5

I'd like a simple command (perhaps using find) which finds all files > some size in bytes, kilobytes, megabytes, or gigabytes, and which prints their size as they are found.

This command, for instance, finds all files > 10 MB, but does not show their size, unfortunately:

find . -size +10M

See also:

  1. Files greater than 1 GB and older than 6 months - doesn't show size
  2. Linux show files in directory larger than 1 GB and show size - accepted answer looks more-complicated than expected, and I don't need sorting.
  3. Find files greater than X value, sort by size, show in ls format - I don't need nor want ls format, and main answer may not work with spaces
  4. https://linuxconfig.org/how-to-use-find-command-to-search-for-files-based-on-file-size

3 Answers3

4

How about just:

find -size +10M -exec du -h {} \;
gaussian
  • 194
  • Can you explain how exec works please, and why we need {} and \ and ; ? – Gabriel Staples Aug 29 '21 at 15:08
  • 1
    As far as I know, "find" alone does not have an option to show file size. "exec" runs a shell command, { } is a placeholder for where the file name goes in the command, \; is for ending the line. The difference between this and the more complex answers you originally linked is that this is shorter and easier to understand (presumably), but might fail if you have special characters in your filenames (e.g. if you have a file named doc*.txt). – gaussian Aug 29 '21 at 15:33
  • 2
    The above should have ; not \; – gaussian Aug 29 '21 at 15:34
  • works also on toybox – alecxs Sep 05 '21 at 06:25
  • Note that -size compares size, while du reports disk usage (and for files of type directory, that's disk usage of the directory itself + all files and directories than can be found in its traversal, recursively. Note that standard find requires at least one file to be passed as argument. – Stéphane Chazelas May 30 '23 at 04:59
4

Note that the M in find . -size +10M, is a GNU extension. The GNU implementation of find has another extension: -printf that you can use to print the size of those files:

find . -size +10M -printf '%s %p\n'

To report the size and path of the files that are more than 10MiB (mebibytes, not megabytes¹) large.

Here, you could also use zsh and its stat builtin and glob qualifiers:

zmodload zsh/stat
stat -nL +size -- **/*(LM+10)

That prints the size after the file path. Also note that contrary to find, that excludes hidden files by default (you can add them back with the D qualifier).

Or to print raw on 2 Columns (across):

stat -nLA report +size -- **/*(LM+10)
print -raC2 -- $report

Note that all those -size, %s, +size consider the file's size, which is not the same as the file's disk usage² as reported by du (or %b/%k in gfind -printf, or +block in zsh's stat, though du also includes the size of unique files within for files of type directory). find has no predicate to filter files based on their disk usage.


¹ for files larger than 10 MB (megabyte), you'd need -size +10000000c (standard) in find or (L+10000000) in zsh

² bigger files generally take up more disk space, but not necessarily and in any case the relation between the the two is not linear.

------------------------------

Update the thread on finding large files, starting with "Here, you could" and going on through "their disk usage.", so that "hidden files" reads "dot files". The records that come next are separate material and have no connection to the thread above.

------------------------------

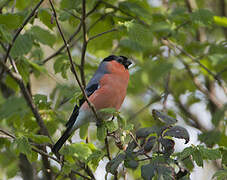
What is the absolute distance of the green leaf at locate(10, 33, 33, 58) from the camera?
3307 millimetres

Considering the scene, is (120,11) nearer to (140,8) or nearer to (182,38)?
(140,8)

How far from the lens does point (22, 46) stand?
3.36 metres

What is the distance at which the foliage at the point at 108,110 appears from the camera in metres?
2.41

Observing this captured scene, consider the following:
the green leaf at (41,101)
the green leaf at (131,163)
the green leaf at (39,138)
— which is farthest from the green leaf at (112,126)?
the green leaf at (41,101)

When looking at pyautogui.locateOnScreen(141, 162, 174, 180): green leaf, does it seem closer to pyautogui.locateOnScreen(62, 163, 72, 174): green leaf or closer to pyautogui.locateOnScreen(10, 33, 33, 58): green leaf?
pyautogui.locateOnScreen(62, 163, 72, 174): green leaf

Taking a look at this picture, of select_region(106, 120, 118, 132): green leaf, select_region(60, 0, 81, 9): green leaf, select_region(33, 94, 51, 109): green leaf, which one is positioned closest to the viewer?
select_region(106, 120, 118, 132): green leaf

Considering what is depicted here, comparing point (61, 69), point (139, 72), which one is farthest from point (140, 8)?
point (139, 72)

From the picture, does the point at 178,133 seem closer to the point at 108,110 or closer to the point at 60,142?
the point at 108,110

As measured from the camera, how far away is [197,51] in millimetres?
4641

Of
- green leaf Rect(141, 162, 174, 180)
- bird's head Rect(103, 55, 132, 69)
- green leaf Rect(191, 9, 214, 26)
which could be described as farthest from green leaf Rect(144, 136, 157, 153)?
bird's head Rect(103, 55, 132, 69)

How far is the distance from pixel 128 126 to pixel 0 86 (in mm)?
2733

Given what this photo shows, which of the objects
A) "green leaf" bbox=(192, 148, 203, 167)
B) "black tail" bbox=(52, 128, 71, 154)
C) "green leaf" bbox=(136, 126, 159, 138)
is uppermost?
"black tail" bbox=(52, 128, 71, 154)

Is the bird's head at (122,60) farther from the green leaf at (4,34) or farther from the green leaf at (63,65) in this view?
the green leaf at (4,34)

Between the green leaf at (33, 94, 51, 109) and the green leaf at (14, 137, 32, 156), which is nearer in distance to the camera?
the green leaf at (14, 137, 32, 156)
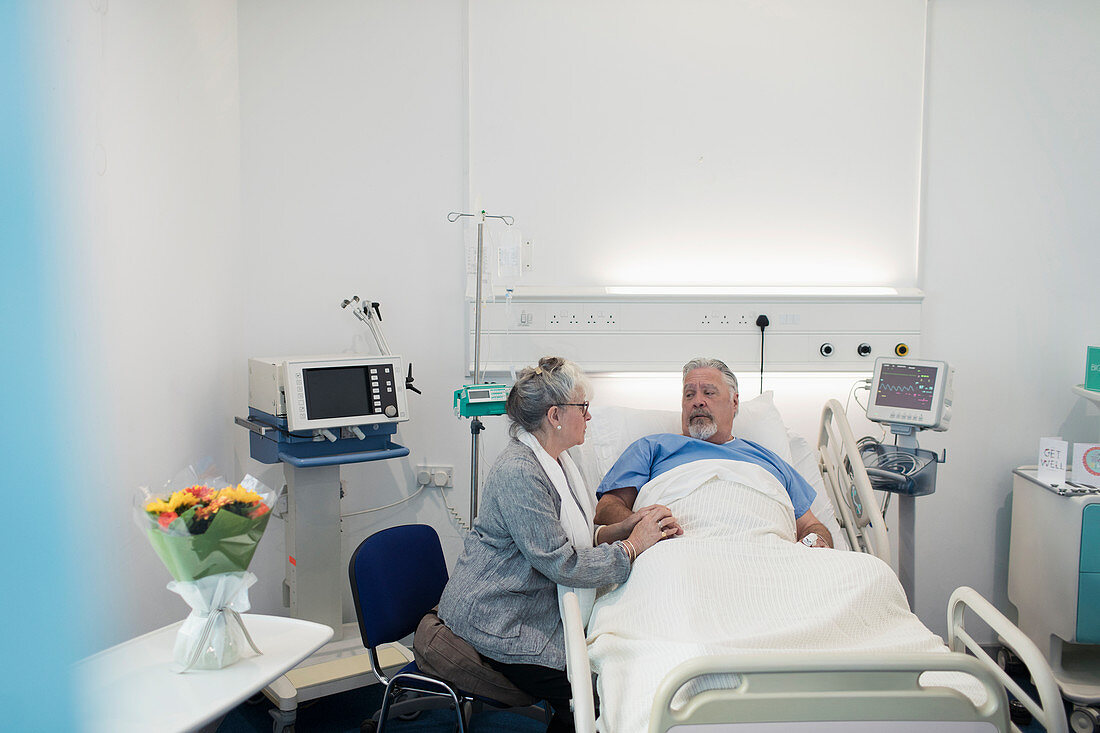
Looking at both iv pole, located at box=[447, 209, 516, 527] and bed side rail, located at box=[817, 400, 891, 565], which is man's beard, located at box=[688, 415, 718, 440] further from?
iv pole, located at box=[447, 209, 516, 527]

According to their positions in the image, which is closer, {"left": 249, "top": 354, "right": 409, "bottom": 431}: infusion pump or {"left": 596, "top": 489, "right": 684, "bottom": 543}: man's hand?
{"left": 596, "top": 489, "right": 684, "bottom": 543}: man's hand

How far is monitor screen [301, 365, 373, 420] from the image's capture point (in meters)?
2.52

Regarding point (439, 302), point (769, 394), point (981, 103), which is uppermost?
point (981, 103)

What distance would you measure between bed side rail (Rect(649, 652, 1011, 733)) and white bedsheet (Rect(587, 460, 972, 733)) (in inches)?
3.9

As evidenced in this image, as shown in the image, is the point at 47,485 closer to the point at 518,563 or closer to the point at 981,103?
the point at 518,563

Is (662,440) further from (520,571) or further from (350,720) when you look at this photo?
(350,720)

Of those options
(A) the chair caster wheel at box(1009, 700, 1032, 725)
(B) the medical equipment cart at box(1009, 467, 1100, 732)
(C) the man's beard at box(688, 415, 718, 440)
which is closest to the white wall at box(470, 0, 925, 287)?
(C) the man's beard at box(688, 415, 718, 440)

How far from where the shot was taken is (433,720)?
8.67ft

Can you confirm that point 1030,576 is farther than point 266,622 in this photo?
Yes

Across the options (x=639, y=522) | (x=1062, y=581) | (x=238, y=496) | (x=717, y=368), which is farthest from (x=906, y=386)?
(x=238, y=496)

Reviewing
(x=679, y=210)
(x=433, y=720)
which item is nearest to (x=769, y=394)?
(x=679, y=210)

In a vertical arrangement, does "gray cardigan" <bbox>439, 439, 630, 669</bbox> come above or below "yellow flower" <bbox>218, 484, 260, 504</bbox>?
below

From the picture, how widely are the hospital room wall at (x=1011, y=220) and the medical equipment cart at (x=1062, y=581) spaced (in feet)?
1.07

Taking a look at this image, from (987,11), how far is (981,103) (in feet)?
1.16
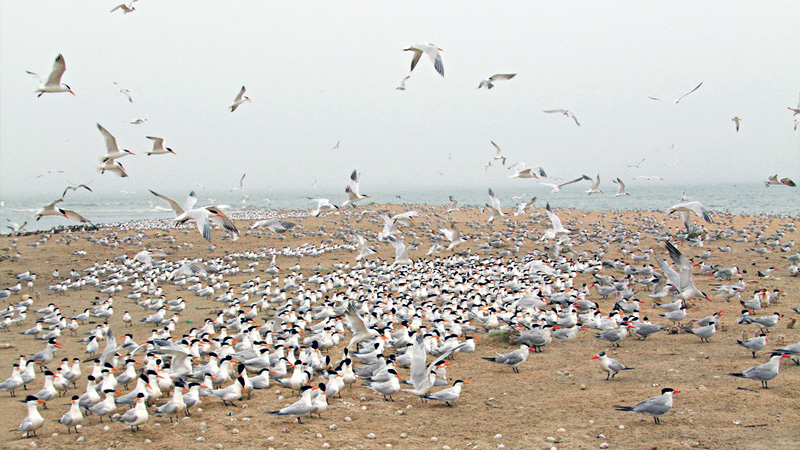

------------------------------

→ Final answer
Here, you could also use zsh and its stat builtin and glob qualifiers:

zmodload zsh/stat
stat -nL +size -- **/*(LM+10)

That prints the size after the file path. Also note that contrary to find, that excludes dot files by default (you can add them back with the D qualifier).

Or to print raw on 2 Columns (across):

stat -nLA report +size -- **/*(LM+10)
print -raC2 -- $report

Note that all those -size, %s, +size consider the file's size, which is not the same as the file's disk usage² as reported by du (or %b/%k in gfind -printf, or +block in zsh's stat, though du also includes the size of unique files within for files of type directory). find has no predicate to filter files based on their disk usage.